- Directed by: Alberto Cavallone
- Screenplay by: Alberto Cavallone
- Story by: Alberto Cavallone
- Starring: Erna Schurer; Beryl Cunningham; Antonio Casale;
- Cinematography: Maurizio Centini
- Edited by: Mario Salvatore
- Music by: Franco Potenza
- Production company: Produzioni Vega-Star
- Distributed by: Paris Etoile Film
- Release date: 26 February 1969 (Italy);
- Country: Italy

= Le salamandre =

Le salamandre is a 1969 Italian film directed by Alberto Cavallone. It gained a great commercial success and launched the brief careers of the two main actresses, Erna Schürer and Beryl Cunningham.

== Cast ==
- Erna Schürer as Ursula
- Beryl Cunningham as Uta
- Antonio Casale as Dr. Henry Duval (Credited as Anthony Vernon)

==Production==
Cavallone originally developed the script for La salamandre with Sergio Lentati which originally contained more political material. director Alberto Cavallone, relocated to Rome where he worked on television commercials and writing scripts for directors like Duccio Tessari and Nino Zanchin. The film that was shot focused more on erotic content. The film developed was a cheaper production of 28 million Italian lire from first time producer Carlo Maietto.

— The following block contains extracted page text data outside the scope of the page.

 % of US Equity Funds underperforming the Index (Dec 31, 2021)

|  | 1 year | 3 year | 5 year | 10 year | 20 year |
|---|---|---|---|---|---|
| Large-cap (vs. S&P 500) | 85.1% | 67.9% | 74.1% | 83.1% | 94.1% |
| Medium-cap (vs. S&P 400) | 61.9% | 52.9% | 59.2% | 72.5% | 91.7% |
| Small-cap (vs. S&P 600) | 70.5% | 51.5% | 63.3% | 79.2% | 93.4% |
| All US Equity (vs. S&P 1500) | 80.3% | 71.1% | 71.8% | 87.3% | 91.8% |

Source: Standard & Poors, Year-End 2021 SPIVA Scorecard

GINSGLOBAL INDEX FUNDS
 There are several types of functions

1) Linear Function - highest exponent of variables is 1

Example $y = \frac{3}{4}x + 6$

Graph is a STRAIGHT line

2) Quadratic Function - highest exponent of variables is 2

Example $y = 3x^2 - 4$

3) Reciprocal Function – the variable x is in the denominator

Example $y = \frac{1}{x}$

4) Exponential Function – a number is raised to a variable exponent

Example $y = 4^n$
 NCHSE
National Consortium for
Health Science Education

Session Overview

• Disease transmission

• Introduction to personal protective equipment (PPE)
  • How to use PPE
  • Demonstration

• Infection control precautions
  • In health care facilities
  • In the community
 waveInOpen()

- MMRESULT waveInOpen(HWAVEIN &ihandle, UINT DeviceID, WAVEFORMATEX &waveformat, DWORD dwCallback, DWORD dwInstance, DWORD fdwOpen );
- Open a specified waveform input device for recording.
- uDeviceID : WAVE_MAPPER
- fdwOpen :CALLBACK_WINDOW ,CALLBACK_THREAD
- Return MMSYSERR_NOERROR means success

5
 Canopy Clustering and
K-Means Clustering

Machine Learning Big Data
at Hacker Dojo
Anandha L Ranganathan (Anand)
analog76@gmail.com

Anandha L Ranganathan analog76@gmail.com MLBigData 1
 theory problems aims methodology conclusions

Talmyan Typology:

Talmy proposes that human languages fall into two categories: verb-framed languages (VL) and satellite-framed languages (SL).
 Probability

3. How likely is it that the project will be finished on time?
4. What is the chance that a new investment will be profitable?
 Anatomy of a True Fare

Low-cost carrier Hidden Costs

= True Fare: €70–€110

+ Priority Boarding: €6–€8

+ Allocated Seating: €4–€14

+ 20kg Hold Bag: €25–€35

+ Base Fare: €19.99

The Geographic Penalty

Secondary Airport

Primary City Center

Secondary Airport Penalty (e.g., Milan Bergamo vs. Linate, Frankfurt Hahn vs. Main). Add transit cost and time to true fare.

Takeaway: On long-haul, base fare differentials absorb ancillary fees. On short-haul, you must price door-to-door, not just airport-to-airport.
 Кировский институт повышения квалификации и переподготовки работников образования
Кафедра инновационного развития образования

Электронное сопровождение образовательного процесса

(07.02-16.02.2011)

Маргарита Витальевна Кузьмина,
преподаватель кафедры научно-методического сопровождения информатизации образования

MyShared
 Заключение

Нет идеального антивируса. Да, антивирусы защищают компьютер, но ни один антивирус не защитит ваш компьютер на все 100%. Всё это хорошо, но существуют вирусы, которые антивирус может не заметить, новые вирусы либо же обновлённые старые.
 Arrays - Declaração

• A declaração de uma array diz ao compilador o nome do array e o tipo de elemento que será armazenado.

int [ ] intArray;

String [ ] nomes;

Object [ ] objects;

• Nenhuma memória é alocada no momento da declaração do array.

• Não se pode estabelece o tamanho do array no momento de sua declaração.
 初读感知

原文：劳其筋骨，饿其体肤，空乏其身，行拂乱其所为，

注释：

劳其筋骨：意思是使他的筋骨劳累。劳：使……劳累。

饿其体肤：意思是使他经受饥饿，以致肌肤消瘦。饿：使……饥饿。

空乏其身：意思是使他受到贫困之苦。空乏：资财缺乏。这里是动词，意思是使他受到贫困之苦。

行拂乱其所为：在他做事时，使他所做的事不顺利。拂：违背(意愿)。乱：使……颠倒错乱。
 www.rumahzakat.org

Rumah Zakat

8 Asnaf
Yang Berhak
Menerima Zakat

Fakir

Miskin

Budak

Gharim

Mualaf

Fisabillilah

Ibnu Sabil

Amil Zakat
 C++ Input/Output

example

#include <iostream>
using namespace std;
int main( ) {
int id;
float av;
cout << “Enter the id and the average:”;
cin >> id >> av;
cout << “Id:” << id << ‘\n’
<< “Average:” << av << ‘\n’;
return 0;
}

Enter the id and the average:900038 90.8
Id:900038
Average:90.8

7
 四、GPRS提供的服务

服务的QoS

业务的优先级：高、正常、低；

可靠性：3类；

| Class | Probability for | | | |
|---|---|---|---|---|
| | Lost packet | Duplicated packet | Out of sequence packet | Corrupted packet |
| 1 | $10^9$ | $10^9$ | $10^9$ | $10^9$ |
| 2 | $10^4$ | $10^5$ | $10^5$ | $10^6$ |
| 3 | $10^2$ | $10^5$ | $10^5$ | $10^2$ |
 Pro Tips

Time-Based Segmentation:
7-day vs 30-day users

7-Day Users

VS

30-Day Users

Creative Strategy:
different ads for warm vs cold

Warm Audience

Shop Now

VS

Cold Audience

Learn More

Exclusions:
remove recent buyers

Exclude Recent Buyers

The film was shot in Northern Africa with interior scenes shot in De Paolis Studios.

==Release==
Originally titled C'era una bionda after the distributor Cidif backed out and was picked up for distribution by Paris Etoile Film. It was distributed theatrically on 26 February 1969 in Italy. The film did well in the Italian box office grossing 500 million Italian lire.